## MATERIALS PROVIDED
BEGIN

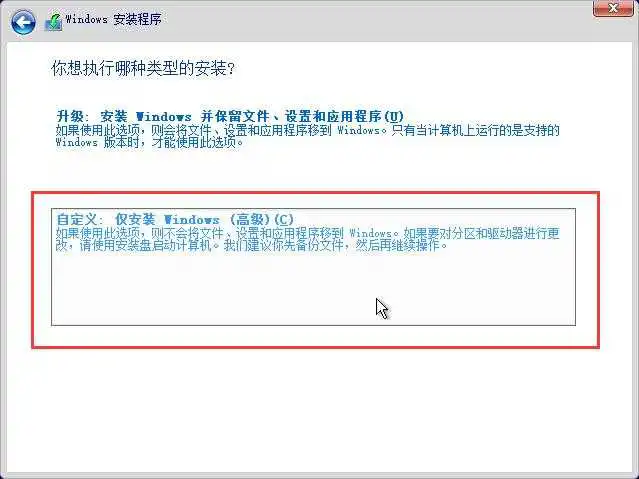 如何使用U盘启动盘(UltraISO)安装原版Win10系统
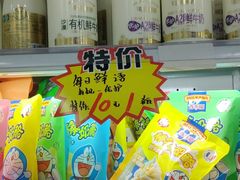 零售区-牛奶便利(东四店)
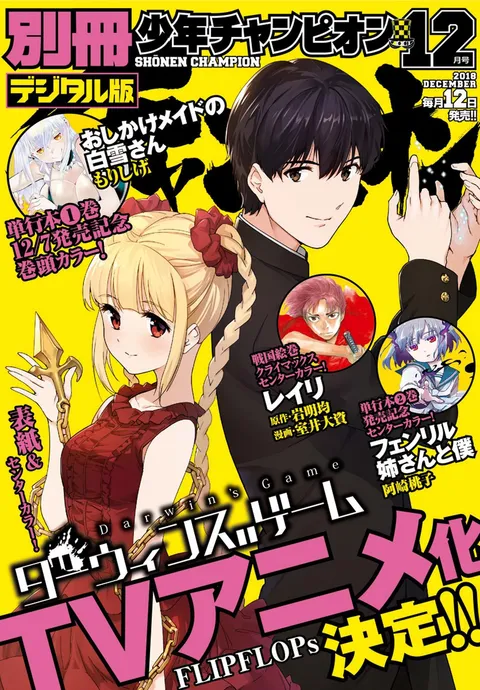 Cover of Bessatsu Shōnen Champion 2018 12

END
BEGIN

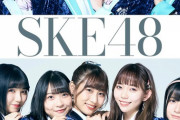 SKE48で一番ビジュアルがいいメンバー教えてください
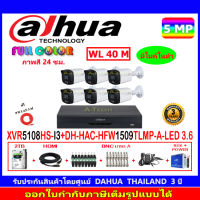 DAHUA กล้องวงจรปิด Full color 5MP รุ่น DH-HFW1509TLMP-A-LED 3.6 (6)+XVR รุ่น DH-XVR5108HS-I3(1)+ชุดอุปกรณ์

END

## WHAT YOU NEED TO DO
Rewrite the records from the line with "如何使用U盘启动盘(UltraISO)安装原版Win10系统" up to and including the line with "Cover of Bessatsu Shōnen Champion 2018 12" as a numbered list, skipping any blank lines and leaving out the pictures.

## WRITTEN REPLY
1.  如何使用U盘启动盘(UltraISO)安装原版Win10系统
2.  零售区-牛奶便利(东四店)
3.  Cover of Bessatsu Shōnen Champion 2018 12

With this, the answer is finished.